[Set problem] Copy exactly the last part of the entries, starting from the line with "Between the point" and including the final line.

[Excerpted records]
▼
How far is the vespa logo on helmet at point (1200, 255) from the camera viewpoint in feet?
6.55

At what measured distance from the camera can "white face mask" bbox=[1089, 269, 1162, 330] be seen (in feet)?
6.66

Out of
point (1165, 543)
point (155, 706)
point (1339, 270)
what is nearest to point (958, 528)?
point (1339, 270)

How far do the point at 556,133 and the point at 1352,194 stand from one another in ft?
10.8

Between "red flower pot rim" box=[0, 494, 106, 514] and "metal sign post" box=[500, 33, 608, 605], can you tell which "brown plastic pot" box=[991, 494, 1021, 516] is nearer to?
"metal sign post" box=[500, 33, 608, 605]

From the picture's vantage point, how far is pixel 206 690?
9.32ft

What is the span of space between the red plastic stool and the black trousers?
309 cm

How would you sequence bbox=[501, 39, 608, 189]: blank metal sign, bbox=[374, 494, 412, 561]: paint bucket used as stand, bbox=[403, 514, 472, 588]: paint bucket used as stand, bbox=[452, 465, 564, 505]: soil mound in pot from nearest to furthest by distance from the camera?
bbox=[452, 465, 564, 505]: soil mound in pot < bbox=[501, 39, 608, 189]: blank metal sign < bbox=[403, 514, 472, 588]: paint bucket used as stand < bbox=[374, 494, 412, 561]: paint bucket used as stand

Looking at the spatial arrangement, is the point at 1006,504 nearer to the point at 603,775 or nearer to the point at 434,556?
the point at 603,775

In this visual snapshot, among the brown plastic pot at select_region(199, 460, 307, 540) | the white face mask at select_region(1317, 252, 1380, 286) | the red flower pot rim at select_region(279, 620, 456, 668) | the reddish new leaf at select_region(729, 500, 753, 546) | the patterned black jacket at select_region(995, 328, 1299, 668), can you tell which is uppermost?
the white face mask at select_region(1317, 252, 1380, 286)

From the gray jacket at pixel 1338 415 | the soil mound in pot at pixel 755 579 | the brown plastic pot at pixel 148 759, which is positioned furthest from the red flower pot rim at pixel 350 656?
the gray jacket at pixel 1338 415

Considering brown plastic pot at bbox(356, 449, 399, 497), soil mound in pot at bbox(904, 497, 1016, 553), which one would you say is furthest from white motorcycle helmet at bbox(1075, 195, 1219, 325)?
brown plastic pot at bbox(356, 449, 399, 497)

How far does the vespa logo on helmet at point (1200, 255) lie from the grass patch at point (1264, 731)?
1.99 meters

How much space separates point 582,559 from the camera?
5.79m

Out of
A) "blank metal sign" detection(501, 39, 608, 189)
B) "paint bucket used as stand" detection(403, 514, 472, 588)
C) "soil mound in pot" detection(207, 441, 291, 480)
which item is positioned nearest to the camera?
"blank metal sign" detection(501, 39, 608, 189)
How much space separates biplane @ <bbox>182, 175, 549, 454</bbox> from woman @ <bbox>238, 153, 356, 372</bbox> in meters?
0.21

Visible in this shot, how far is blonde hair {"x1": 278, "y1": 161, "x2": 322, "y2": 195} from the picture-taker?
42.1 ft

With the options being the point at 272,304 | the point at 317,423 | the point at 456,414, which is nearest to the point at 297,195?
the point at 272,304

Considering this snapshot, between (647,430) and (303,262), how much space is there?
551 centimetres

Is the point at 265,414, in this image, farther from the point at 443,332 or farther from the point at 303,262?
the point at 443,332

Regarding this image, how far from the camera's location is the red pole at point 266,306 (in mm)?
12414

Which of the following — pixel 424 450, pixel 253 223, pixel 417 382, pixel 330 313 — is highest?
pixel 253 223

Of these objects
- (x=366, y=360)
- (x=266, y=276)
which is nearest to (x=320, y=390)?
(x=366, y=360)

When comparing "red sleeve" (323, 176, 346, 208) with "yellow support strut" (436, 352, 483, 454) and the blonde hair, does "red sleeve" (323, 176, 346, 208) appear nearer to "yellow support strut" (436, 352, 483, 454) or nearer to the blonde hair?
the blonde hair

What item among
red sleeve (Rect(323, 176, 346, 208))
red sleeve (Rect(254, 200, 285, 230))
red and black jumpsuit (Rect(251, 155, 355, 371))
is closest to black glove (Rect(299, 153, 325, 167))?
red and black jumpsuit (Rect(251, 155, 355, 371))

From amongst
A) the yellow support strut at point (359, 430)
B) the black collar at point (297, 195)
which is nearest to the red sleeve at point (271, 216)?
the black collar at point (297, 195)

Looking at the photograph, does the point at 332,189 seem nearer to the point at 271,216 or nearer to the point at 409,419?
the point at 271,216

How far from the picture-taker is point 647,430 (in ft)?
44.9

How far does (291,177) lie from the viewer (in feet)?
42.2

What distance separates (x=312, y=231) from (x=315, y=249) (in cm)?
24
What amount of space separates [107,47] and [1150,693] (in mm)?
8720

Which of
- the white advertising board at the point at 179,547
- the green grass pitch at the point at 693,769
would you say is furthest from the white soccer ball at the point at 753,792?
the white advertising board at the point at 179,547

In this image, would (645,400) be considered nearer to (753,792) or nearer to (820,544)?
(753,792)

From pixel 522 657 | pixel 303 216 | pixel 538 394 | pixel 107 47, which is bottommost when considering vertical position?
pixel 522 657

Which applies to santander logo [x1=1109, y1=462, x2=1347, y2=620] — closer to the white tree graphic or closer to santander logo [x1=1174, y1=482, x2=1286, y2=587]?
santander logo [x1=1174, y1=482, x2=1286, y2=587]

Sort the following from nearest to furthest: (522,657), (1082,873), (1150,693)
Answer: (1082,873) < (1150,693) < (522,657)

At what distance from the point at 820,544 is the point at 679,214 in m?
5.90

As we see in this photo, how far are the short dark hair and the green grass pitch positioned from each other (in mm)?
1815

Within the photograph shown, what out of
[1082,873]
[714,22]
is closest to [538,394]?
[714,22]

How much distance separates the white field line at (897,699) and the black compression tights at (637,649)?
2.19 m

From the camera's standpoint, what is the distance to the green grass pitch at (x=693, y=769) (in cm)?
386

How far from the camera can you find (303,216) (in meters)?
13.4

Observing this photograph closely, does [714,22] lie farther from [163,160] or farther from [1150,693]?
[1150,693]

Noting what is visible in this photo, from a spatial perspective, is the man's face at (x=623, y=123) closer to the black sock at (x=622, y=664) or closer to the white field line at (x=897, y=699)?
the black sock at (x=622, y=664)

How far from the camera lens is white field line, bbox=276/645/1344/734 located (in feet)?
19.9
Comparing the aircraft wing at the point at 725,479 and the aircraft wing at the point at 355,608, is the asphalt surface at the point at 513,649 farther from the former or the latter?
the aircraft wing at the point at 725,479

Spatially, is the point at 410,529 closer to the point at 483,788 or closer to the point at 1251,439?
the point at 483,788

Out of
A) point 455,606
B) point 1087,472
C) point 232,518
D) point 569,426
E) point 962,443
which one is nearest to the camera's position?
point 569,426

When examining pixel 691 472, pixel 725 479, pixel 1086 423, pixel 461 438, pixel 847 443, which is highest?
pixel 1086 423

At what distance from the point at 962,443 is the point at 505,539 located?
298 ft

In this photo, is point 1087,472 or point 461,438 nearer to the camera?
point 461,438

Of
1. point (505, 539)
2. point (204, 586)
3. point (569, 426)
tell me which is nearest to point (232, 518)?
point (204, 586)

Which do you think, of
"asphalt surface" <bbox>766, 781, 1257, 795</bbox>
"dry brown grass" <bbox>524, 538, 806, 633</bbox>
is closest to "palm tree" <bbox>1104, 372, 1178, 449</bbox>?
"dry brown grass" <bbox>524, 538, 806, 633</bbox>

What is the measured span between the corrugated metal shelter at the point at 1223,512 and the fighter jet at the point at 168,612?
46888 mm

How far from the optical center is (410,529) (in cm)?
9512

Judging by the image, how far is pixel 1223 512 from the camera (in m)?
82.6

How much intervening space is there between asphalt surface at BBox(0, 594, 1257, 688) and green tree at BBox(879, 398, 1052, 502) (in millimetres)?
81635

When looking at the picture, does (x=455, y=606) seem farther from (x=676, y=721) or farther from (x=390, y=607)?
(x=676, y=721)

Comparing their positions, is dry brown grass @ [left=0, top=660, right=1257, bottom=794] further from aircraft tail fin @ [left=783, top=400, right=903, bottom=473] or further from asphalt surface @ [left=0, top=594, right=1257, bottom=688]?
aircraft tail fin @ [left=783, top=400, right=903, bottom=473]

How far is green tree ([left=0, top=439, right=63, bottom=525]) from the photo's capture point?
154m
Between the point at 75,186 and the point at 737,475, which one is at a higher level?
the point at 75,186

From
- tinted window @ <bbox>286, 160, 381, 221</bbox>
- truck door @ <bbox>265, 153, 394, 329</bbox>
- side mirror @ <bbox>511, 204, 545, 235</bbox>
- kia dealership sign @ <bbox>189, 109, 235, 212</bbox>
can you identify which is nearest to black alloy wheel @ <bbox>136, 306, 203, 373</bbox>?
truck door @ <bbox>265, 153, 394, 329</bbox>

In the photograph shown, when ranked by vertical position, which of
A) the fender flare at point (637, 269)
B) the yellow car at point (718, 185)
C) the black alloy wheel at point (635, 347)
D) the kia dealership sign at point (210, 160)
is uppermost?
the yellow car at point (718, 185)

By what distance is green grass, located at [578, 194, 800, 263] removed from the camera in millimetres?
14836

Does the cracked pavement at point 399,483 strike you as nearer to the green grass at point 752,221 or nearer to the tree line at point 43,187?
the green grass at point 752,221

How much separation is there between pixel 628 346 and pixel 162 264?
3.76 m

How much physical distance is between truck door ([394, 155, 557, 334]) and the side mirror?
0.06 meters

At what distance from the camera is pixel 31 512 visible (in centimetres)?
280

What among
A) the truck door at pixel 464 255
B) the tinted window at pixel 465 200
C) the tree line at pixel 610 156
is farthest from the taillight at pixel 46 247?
▲
[Result]
Between the point at 75,186 and the point at 737,475, which one is at a higher level?
the point at 75,186

From
- tinted window @ <bbox>286, 160, 381, 221</bbox>
- truck door @ <bbox>265, 153, 394, 329</bbox>
- side mirror @ <bbox>511, 204, 545, 235</bbox>
- kia dealership sign @ <bbox>189, 109, 235, 212</bbox>
can you identify which is nearest to black alloy wheel @ <bbox>136, 306, 203, 373</bbox>?
truck door @ <bbox>265, 153, 394, 329</bbox>

In the photograph shown, when ranked by vertical position, which of
A) the fender flare at point (637, 269)
B) the yellow car at point (718, 185)
C) the black alloy wheel at point (635, 347)
D) the kia dealership sign at point (210, 160)
is uppermost?
the yellow car at point (718, 185)

By what distance is green grass, located at [578, 194, 800, 263] removed from the camera in millimetres?
14836

Does the cracked pavement at point 399,483 strike you as nearer to the green grass at point 752,221 or nearer to the tree line at point 43,187?
the green grass at point 752,221

How much separation is there between pixel 628 346 and pixel 162 264?
3.76 m

How much physical distance is between truck door ([394, 155, 557, 334]) and the side mirror?
0.06 meters

At what distance from the camera is pixel 31 512 visible (in centimetres)?
280

What among
A) the truck door at pixel 464 255
B) the tinted window at pixel 465 200
C) the tree line at pixel 610 156
is farthest from the taillight at pixel 46 247?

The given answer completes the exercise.